- [Texto do documento]
• • •

Entrevista

Maria Joana da Piedade: “Salvar vidas compensa o esforço que faço para chegar à Cabala”

Manuela Mateus

“Maria Joana da Piedade é uma mulher que não olha para trás quando o problema é prestar serviço de enfermagem aos moradores da Cabala, uma comuna do distrito urbano de Catete, município de Icolo e Bengo, muito distante da sua área de residência.

23/03/2024  Última atualização 09H15
© Fotografia por: DR

Enfermeira de profissão há 17 anos e moradora no bairro Calawenda, situado no populoso município do Cazenga, Maria Joana da Piedade faz uma viagem de mais de três horas, quando vai para o seu local de trabalho, percorrendo mais de 120 quilómetros, distribuídos por ida e volta.

• • •

- [Amostras de dados]
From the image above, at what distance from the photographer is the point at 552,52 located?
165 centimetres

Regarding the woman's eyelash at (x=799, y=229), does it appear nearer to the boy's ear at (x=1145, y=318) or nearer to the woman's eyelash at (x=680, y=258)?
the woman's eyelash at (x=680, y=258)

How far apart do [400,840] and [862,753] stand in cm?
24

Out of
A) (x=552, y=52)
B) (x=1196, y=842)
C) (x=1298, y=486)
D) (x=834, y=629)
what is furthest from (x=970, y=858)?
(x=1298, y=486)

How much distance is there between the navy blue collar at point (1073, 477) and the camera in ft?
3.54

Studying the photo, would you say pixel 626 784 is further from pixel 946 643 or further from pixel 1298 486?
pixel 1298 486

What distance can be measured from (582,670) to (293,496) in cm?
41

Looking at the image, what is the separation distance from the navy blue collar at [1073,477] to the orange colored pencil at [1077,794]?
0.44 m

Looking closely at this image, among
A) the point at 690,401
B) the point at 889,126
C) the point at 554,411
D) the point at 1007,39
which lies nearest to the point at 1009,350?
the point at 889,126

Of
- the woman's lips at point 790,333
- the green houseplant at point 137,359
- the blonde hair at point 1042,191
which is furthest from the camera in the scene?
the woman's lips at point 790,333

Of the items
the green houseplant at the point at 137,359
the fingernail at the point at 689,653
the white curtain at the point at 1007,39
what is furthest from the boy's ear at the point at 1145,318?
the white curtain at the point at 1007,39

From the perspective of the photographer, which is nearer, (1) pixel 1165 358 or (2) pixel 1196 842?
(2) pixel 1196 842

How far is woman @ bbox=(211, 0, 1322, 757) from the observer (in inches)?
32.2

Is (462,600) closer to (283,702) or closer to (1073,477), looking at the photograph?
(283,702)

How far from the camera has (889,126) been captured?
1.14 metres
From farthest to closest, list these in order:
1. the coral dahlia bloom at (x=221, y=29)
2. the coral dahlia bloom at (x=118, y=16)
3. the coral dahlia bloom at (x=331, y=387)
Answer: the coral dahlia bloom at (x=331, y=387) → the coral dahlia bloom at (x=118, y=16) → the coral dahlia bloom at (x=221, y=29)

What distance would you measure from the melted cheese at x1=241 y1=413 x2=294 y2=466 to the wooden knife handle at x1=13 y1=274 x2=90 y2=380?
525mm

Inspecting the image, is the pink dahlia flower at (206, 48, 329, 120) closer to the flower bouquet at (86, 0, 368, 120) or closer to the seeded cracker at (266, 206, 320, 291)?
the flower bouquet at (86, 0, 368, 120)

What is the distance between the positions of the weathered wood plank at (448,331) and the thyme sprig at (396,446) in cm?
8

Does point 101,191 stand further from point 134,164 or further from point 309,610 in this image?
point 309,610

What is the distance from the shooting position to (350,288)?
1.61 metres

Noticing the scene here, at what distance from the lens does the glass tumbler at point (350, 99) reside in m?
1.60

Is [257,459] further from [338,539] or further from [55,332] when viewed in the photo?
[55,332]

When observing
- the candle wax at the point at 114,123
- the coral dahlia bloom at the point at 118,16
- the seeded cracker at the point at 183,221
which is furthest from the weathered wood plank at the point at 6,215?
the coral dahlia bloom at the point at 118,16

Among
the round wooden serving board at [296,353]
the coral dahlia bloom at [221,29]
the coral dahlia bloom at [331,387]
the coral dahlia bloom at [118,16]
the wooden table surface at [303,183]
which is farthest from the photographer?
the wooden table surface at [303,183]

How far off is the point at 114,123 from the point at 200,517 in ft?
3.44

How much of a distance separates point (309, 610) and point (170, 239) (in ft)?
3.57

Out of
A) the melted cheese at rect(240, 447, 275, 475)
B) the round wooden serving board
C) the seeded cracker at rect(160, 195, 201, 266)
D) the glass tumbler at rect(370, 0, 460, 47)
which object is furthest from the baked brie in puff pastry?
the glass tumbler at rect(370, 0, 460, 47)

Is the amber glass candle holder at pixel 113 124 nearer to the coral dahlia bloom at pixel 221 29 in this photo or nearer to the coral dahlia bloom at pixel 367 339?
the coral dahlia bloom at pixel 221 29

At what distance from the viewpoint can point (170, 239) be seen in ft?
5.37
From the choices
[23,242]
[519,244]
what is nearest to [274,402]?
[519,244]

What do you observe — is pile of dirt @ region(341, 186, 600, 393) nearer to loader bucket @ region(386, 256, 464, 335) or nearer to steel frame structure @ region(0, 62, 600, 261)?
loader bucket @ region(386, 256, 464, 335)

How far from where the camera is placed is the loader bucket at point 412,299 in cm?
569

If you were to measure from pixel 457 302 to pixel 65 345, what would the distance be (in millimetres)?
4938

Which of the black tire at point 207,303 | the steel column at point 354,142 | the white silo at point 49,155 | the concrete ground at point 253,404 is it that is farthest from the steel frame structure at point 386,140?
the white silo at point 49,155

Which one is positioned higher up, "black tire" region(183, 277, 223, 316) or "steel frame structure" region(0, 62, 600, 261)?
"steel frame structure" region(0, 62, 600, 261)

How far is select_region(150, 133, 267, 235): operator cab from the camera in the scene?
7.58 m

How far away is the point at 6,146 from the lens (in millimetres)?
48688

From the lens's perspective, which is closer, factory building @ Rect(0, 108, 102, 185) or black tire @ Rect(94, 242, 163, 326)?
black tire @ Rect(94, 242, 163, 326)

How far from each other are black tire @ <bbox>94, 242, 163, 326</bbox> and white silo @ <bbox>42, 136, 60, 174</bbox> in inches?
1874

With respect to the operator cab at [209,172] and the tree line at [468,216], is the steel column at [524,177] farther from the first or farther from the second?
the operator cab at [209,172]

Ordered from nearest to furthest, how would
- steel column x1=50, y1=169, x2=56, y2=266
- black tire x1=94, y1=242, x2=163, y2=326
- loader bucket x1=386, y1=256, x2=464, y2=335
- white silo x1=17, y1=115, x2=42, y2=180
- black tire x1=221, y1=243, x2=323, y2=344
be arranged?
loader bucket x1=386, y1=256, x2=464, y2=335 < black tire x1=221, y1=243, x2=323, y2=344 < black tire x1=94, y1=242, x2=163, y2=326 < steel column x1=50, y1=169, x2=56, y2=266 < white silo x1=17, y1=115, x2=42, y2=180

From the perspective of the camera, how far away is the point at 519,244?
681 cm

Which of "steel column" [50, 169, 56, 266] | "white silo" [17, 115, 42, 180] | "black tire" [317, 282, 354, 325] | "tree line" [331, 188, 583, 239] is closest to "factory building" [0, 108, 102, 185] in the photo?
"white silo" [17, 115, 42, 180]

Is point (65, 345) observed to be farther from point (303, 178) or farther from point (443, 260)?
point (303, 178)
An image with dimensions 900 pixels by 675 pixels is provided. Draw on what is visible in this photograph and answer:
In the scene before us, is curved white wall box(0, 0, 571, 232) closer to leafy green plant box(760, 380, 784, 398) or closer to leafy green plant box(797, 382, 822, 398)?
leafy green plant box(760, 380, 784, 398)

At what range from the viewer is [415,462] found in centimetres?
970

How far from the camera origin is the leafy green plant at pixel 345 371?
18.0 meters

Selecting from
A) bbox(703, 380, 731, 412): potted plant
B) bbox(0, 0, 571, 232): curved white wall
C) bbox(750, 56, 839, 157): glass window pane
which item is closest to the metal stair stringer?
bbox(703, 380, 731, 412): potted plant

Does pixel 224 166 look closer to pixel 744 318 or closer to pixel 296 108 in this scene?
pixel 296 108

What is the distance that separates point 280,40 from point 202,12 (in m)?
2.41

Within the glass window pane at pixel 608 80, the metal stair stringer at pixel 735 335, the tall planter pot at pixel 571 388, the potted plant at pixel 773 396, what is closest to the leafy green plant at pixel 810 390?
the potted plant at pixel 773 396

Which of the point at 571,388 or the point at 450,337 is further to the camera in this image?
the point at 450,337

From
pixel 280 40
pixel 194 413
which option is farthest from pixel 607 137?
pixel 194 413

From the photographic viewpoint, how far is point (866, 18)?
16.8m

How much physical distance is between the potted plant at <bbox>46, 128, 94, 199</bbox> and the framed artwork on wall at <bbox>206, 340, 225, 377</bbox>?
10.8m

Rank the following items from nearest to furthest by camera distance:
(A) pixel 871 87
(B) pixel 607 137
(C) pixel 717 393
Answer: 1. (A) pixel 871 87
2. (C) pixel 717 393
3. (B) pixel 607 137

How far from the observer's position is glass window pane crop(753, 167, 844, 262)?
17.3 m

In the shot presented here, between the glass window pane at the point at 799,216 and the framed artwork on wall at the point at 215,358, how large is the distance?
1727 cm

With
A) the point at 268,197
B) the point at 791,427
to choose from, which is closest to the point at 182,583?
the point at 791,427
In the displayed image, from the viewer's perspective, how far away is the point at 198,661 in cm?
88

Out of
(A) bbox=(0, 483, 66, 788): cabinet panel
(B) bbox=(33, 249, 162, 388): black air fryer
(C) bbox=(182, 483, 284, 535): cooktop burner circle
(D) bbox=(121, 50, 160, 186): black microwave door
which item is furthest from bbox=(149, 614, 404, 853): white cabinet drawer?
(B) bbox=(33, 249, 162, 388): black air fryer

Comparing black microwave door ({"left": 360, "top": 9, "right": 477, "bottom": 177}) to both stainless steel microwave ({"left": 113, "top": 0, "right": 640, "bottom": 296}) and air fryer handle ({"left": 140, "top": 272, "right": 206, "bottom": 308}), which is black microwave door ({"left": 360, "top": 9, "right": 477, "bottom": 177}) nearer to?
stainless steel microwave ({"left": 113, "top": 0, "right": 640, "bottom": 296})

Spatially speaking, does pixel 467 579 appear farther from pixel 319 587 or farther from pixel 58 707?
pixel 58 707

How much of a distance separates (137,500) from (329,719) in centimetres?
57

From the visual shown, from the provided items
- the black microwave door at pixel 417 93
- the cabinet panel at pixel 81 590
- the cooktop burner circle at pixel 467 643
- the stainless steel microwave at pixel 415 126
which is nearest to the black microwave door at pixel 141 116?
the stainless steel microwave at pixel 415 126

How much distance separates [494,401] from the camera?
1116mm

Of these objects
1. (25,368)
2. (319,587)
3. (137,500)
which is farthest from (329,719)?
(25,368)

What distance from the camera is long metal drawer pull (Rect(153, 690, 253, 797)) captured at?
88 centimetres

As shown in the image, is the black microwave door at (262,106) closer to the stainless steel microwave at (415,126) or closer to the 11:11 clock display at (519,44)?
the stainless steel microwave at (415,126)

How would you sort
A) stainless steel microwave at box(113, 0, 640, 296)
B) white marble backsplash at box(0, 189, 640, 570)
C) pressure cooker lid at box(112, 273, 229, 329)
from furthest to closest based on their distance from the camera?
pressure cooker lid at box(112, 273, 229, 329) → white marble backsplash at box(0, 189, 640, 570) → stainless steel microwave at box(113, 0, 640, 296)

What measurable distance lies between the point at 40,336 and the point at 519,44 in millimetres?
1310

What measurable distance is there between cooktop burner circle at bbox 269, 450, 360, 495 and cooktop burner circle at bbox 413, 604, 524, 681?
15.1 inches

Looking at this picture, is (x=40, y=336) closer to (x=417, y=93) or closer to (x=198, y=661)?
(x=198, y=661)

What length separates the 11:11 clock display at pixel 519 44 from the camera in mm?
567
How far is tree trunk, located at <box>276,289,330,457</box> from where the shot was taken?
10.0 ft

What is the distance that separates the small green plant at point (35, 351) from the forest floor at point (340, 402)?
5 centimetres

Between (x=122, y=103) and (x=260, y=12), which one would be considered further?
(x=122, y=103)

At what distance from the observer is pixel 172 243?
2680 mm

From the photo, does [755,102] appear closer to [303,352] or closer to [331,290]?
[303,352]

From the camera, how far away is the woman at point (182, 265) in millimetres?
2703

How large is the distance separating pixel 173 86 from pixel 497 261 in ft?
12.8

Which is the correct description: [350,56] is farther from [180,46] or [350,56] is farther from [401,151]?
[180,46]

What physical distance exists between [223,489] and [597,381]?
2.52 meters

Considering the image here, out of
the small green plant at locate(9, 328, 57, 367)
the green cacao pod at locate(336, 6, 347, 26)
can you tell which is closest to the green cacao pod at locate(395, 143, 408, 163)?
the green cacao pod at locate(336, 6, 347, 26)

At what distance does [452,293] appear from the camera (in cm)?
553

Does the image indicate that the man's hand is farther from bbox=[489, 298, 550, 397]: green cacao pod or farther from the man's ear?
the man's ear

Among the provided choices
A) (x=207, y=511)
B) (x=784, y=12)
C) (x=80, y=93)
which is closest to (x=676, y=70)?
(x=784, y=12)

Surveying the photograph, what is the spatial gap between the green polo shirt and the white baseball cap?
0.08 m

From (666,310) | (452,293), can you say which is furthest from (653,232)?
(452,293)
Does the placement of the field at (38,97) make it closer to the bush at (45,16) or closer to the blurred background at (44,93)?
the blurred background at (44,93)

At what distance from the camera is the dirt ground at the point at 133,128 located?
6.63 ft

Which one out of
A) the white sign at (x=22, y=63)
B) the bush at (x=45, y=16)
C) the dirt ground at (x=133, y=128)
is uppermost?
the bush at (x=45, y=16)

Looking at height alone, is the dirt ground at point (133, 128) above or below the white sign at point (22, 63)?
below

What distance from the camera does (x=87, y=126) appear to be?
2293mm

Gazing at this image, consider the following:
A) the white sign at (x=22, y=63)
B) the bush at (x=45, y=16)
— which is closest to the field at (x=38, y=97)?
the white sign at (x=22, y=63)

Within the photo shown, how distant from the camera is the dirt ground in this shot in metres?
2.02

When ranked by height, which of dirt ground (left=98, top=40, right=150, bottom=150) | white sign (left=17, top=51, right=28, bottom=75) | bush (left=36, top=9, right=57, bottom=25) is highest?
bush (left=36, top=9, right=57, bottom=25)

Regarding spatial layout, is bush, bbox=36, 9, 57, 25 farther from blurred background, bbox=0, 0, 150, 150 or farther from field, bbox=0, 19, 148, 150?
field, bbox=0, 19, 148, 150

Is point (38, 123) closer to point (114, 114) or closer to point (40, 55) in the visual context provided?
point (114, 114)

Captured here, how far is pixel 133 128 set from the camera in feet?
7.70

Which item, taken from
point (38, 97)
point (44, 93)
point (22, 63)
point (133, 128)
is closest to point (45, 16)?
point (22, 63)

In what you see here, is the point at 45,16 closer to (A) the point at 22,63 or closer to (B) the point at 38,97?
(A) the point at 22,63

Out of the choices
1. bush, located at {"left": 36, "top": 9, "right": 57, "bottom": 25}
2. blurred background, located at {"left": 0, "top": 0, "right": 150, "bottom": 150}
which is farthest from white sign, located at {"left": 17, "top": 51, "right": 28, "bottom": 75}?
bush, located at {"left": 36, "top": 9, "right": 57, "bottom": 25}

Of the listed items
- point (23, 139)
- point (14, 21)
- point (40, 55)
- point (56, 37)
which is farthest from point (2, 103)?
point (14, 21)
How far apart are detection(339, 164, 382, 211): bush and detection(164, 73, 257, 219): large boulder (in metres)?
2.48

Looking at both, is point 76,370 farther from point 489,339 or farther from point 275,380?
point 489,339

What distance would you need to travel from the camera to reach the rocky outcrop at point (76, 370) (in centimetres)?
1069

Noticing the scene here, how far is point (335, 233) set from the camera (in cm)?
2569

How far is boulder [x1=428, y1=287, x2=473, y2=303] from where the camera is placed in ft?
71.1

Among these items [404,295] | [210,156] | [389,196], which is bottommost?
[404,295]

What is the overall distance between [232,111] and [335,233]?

• • •

- [Verifique a compreensão]
a – Segundo a entrevista, há quantos anos Maria Joana da Piedade trabalha como enfermeira?
b – Dê sequência à entrevista com Maria Joana da Piedade a partir do ponto em que ela termina.
As linhas não têm nenhuma relação com a entrevista.

- [Respostas dos exercícios]
a – Há 17 anos.

b –
A enfermeira sai, habitualmente, de casa por volta das cinco horas da manhã e apanha quatro táxis, sempre que há escassez de autocarros de transporte público na rota Estalagem-Catete ou Estalagem-Cabala.

O sacrifício que suporta para chegar ao posto de saúde, onde trabalha com mais duas enfermeiras, uma das quais madre, é recompensado com o facto de estar numa profissão que salva vidas humanas.

"Amo a minha profissão como amo a minha família”, diz a enfermeira Maria da Piedade, solteira e mãe de três filhos.  

O amor que tem pela profissão está reflectido na forma como encara, "numa boa”, como diz, o facto de gastar em transportes quase todo o salário de 130 mil kwanzas que recebe como técnica de enfermagem. 

"Faço por amor à profissão”, declara Maria da Piedade, que, para poder chegar a tempo ao serviço, diz recorrer, na maioria dos dias em que trabalha, ao serviço de táxi, chegando a gastar, por exemplo, num só dia, 3.500 kwanzas.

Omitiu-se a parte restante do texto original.